• **Exercise goal**
From the passage on exporting, copy word for word the part that begins at "And while some" and stops after "you are making.".

• **Source extract**
————
And while some North American companies have figured this out, and are doing a great job of selling product abroad (like Apple and Caterpillar), they are few and far between and all large companies. As Mitch says, the key to (North) American Manufacturing success is for small and mid-size manufacturers to get into the exporting game and sell their products outside of North America. There are less than 460 Million people in North America. That’s less than 6.6% of global population. And with large middle classes emerging in China and India, where 2.585 Million people live, North America is quickly becoming a (very) small portion of the global market for whatever product you are making.

So why aren’t we exporting? Because, as Mitch says, we have been spoiled by our home business market of more than 300 million people who speak the same language, largely embrace the same culture, abide by the same laws, use the same currency and have freedom of movement and disposable income. In the past, our market has been so robust that you did not need to sell abroad in order to have a great business and live a comfortable lifestyle. But this isn’t the case anymore. Now, we have a lot of work and learning to do in order to catch up with our global competitors whose small- and medium-sized businesses are already skilled exporters. They understand and appreciate different cultures, speak multiple languages and are good at adapting to the markets they are selling in. Because, for the most part, they had no choice. For example, Germany only has 81 Million people. It couldn’t build great, now globally recognized, brands if it just tried to build for it’s home market. And the UK and France only have 62 Million and 65 Million respectively.
————
• **Raw data**
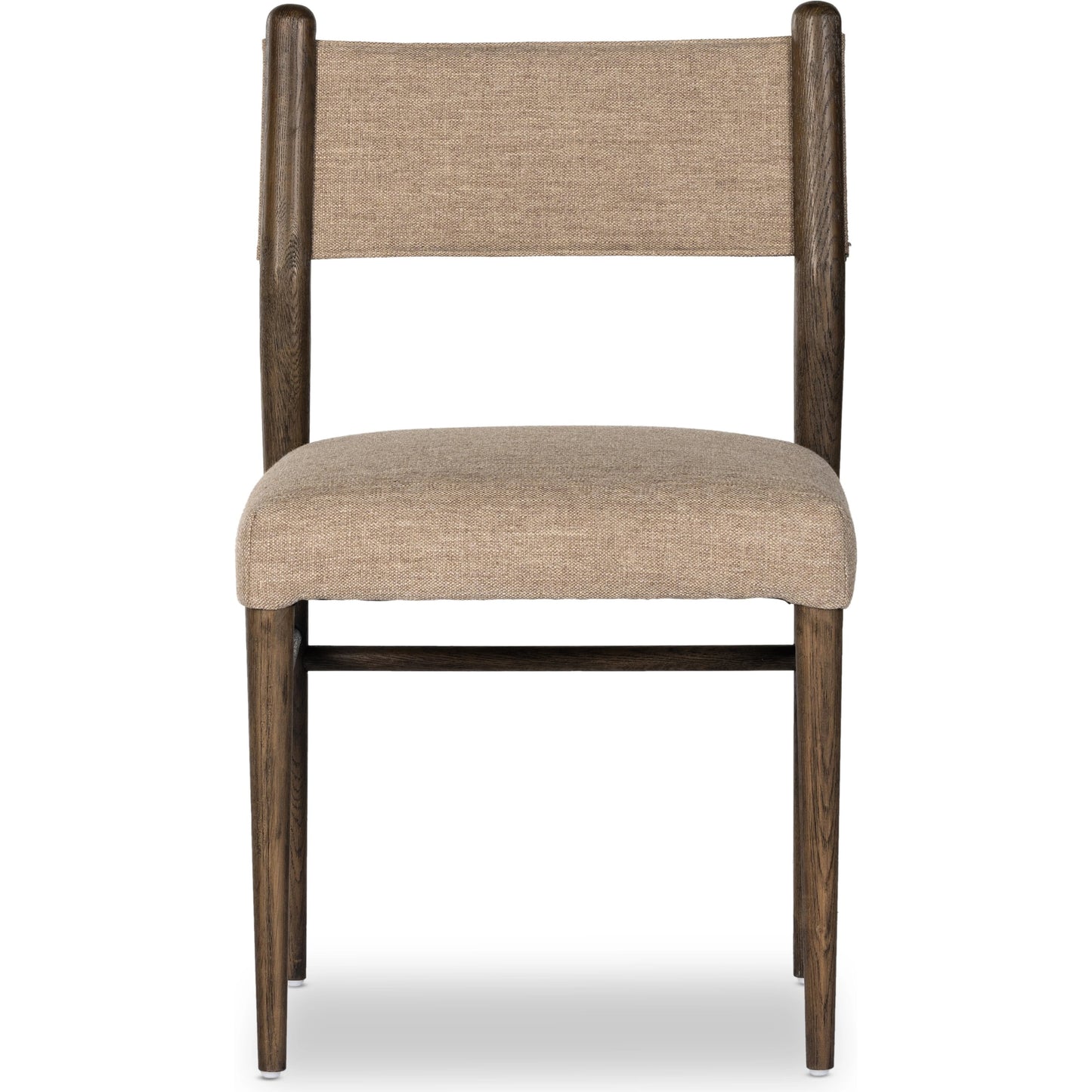 003 SI-1977597 | Additional Silo | Morena Dining Chair by Four Hands. Made from unique in a modern style.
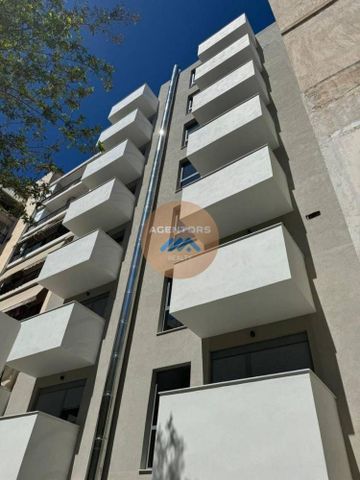 Studio/Γκαρσονιέρα για ενοικίαση Νέο Φάληρο - Photo 5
————
• **Your response**
And while some North American companies have figured this out, and are doing a great job of selling product abroad (like Apple and Caterpillar), they are few and far between and all large companies. As Mitch says, the key to (North) American Manufacturing success is for small and mid-size manufacturers to get into the exporting game and sell their products outside of North America. There are less than 460 Million people in North America. That’s less than 6.6% of global population. And with large middle classes emerging in China and India, where 2.585 Million people live, North America is quickly becoming a (very) small portion of the global market for whatever product you are making.